● **Exercises to complete**:
1 > Copy everything in the West Yucatan travel guide from "The west region" down to "like Mexico City.".
2 > Answer these questions using the West Yucatan travel guide:
(a) Which city has the closest major airport?
(b) For how many hours does the pork cook underground?
(c) To what year does Uxmal date back?
3 > Write the next part of the West Yucatan travel guide, picking up after its final sentence.

● **Reading passage**:
The west region of Mexico’s Yucatan Peninsula truly provides an enriching experience for its visitors. There’s a vibrancy in culture there from its food, to activities and especially historic places to stay. While most visitors choose to experience the likes of Tulum, Playa del Carmen and Cancun on the east coast, check out the west side for a less touristy and more authentic experience. Here, we’re highlighting the best experiences to be had in the West Yucatan Peninsula in Mexico. Read on and you’ll see why we love it so much.
The best of the West Yucatan: Where to eat, play and stay:
Getting there
The closest major airport in the West Yucatan Peninsula in Mexico is Merida. It’s a major city and easy to get a direct flight to its international airport. Another option is Campeche, although you may have to take connecting flight through somewhere like Mexico City.
EAT
You’re in for a treat! There are so many foods to love here from pork that cooks underground for five hours (yup, you read that correctly!) to dishes created with Chaya plant leaves.
Cochinita Pibil
This is a dish consisting of the slow cooked pork that gets its flavour from being cooked in a smoky of cooking ash pit underground. It’s like an original slow-cooker method! It’s marinated in local spices (like a red spice called Annatto) and citrus (like sour orange) to give it a unique, exceptionally delicious flavor. The pork is then either eaten alone, with taco shells, or on tortillas filled with beans called Panuchos. They are a local specialty and we happily tasted them when we stayed at Hacienda Temozon (read on for more on this hotel).
Chaya
Another incredible ingredient of the West Yucatan Peninsula in Mexico, which you’ll find in many dishes, is Chaya. Chaya is a plant whose leaves are used to flavour drinks or food. It’s used in cooking like a vegetable. The image below (with guacamole, of course) has a Chaya leaf on the plate. Look for juices flavoured with Chaya, which may have a slight or strong green hue (I saw both while I was there) and tastes very good! It’s not a strong flavor yet adds a pleasant taste.
PLAY
There is just enough to do in this area to keep you busy while allowing you to enjoy time at your hotel too. I recommend renting a car. It’s safe and easy and will allow you the freedom to keep your own schedule since tours aren’t as plentiful in the area (though you certainly can find a few).
Uxmal
This spot, pronounced ‘oosh-mal’, is not to miss. This UNESCO World Heritage Site dates back to the year 700 CE. It’s a Mayan ruins complex less crowded than its perhaps more-famous neighbour (in the east Yucatan), Chichen Itza. It’s about an hour and a half from Merida by car (or 45 minutes from where we were staying at Hacienda Temozon). We walked around for two hours or so enjoying all of the structures. It’s incredible to see what great shape they’re in. Bring lots of water – it gets HOT there!
This attraction also has a night show with lights and a narrated story when the sun goes down. I only recommend it if you’re fluent in Spanish. It seemed very interesting and was fun to watch the buildings illuminate in colourful theatrical lighting for its hour-long duration. Unfortunately, we simply couldn’t understand it at all because we only speak English!

● **Given material**:
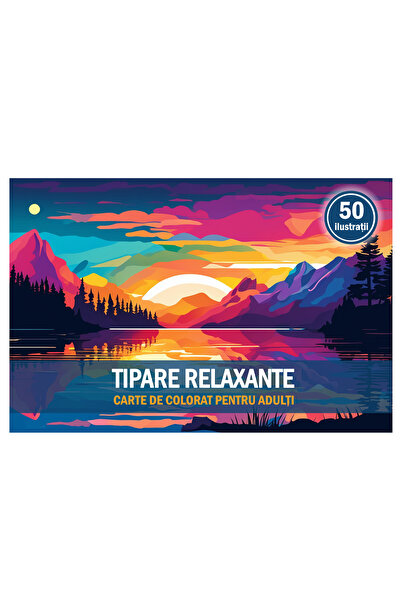 Legendary Gifts Книга за рисуване, 50 илюстрации, Изгрев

● **Numbered responses**:
1 >
The west region of Mexico’s Yucatan Peninsula truly provides an enriching experience for its visitors. There’s a vibrancy in culture there from its food, to activities and especially historic places to stay. While most visitors choose to experience the likes of Tulum, Playa del Carmen and Cancun on the east coast, check out the west side for a less touristy and more authentic experience. Here, we’re highlighting the best experiences to be had in the West Yucatan Peninsula in Mexico. Read on and you’ll see why we love it so much.
The best of the West Yucatan: Where to eat, play and stay:
Getting there
The closest major airport in the West Yucatan Peninsula in Mexico is Merida. It’s a major city and easy to get a direct flight to its international airport. Another option is Campeche, although you may have to take connecting flight through somewhere like Mexico City.

2 >
(a) Merida
(b) Five hours
(c) 700 CE

3 >
Choco-Story
There is a little museum across the street from Uxmal called Choco-Story. I highly recommend a visit. At first I thought it may be a cute little museum to kill an hour while we were waiting for the night show at Uxmal but I was wrong! It’s an educational and interesting place that tells the story of the West Yucatan Peninsula and nearby regions, through cocoa plants. I didn’t know how cocoa beans were used as currency or how chocolate changed the region over time until I read all about it, thoroughly, here.
Chaman blessing at a cenote
One of the coolest things we experienced was a blessing by a Chaman. But it gets better - it was at a private cenote, with the most beautiful visuals both natural and staged by the Chaman. These two elements made for unforgettable memories. There are only 48 or so Chamans left and we felt extra special to have experienced this through our stay at Hacienda Temozon. And though it’s a private cenote it’s really quite accessible through the Hacienda.
Merida
Merida itself is a fun city! If you can coordinate the times simply spend a few hours there before or after your flight. The photo below was taken of a church in Plaza Grande, a beautiful park to enjoy people watching and architecture.
STAY
We enjoyed two incredible hotels for our four days in the region. We spent two nights at Hacienda Temozon and two at Hacienda Santa Rosa. Both were wonderful and I can’t recommend them enough.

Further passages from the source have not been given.